La narrazione in terza persona è stata la scelta più giusta in quanto conferisce eleganza alla scrittura, e soprattutto ci fa vivere a tutto tondo la storia. Inoltre è come se guardassimo tutto dal di fuori ma fossimo immedesimate in Sveva, una sensazione singolare ma intensa. I periodi sono, per la maggior parte, brevi come i dialoghi, cosa che ho apprezzato e che caratterizza uno stile molto diretto e pulito, ma forte e chiaro. È come se ogni parola fosse importante, anche una semplice congiunzione. Tutto concorre a enfatizzare i pensieri e gli stati d’animo. Gli inserti dialettali nei dialoghi sono fondamentali per rendere tutto vero e caratteristico.
Le radici sono importanti, per questo Sveva cerca le sue sperando di riuscire a sapere di più su suo padre. Questo viaggio la porterà a riscoprire l’affetto per la sua, seppur non convenzionale, famiglia. Un oggetto in particolare fa da ponte tra il passato, il presente e il futuro di Sveva, un ciondolo con una radice di ginestra.

************

Da fare A: Nel commento sulla storia di Sveva, quali aggettivi definiscono lo stile nella frase sui periodi brevi? Elencali.
Da fare B: Prosegui il commento sulla storia di Sveva dopo l'ultima frase riportata.

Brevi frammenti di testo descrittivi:
************

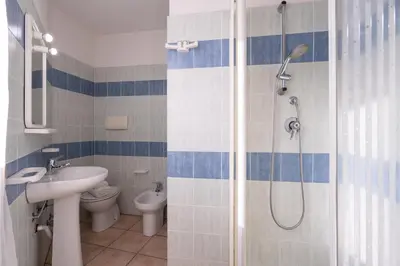 Bagno di CASA IL MAESTRALE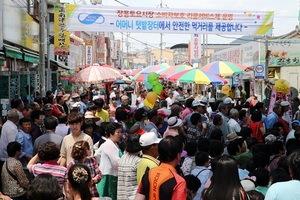 [NSP PHOTO]장흥군, 정남진 토요시장 젊어진다···청년상인 창업 지원 박차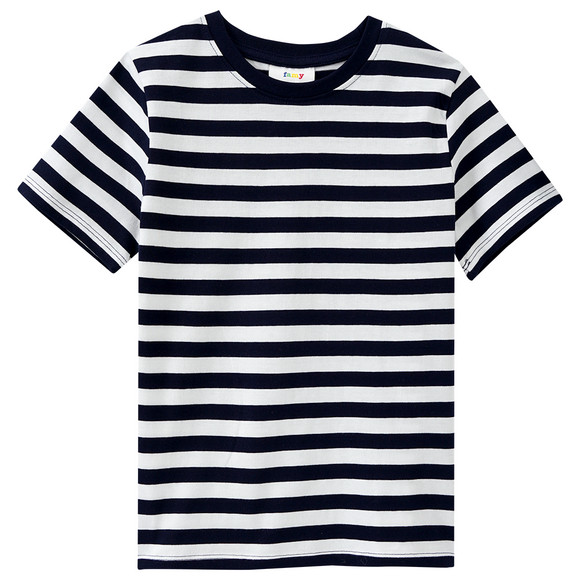 3 jongens T-shirts in basic-look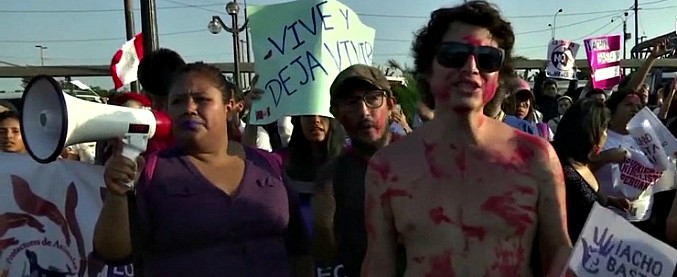 Copertina di Corrida, protesta degli animalisti in Perù: &#8220;Mezzo Paese contrario a questa tradizione, è selvaggia e disumana&#8221;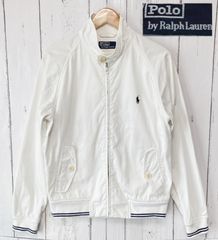ヴィンテージ　ポロバイラルフローレン　Polo by Ralph Lauren　ブルゾン　ホワイト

************

Risposta scritta A: Diretto, pulito, forte, chiaro.

Risposta scritta B:
“Il ciondolo, quel ciondolo era tutto ciò che rimaneva del passato. Ma non aveva la forza, Sveva, di tirarlo fuori dalla tasca. Non aveva il coraggio di guardare la radice di ginestra, oltre la trasparenza del vetro. Sarebbe stato come riflettersi in uno specchio e capire che lei, ora, era altro. Eppure lo strinse tra le dita e ne sentì il calore. E seppe che avrebbe trovato la forza di reagire.”

Le ginestre sono un simbolo carico di significato, e fanno da sfondo al romanzo. Le ritroviamo anche nel titolo, che come non sempre accade, è perfettamente coerente e rappresentativo. 
Grazie a una scrittura semplice, ma ricercata allo stesso tempo, scivoliamo velocemente e senza fatica tra le pagine della storia di Sveva, provando le sue stesse emozioni.
Un romanzo particolare e suggestivo, dolce, calmo e pieno di sentimento di cui consiglio la lettura a tutti e che valuto con un 5/5, senza dubbi.

Buona lettura!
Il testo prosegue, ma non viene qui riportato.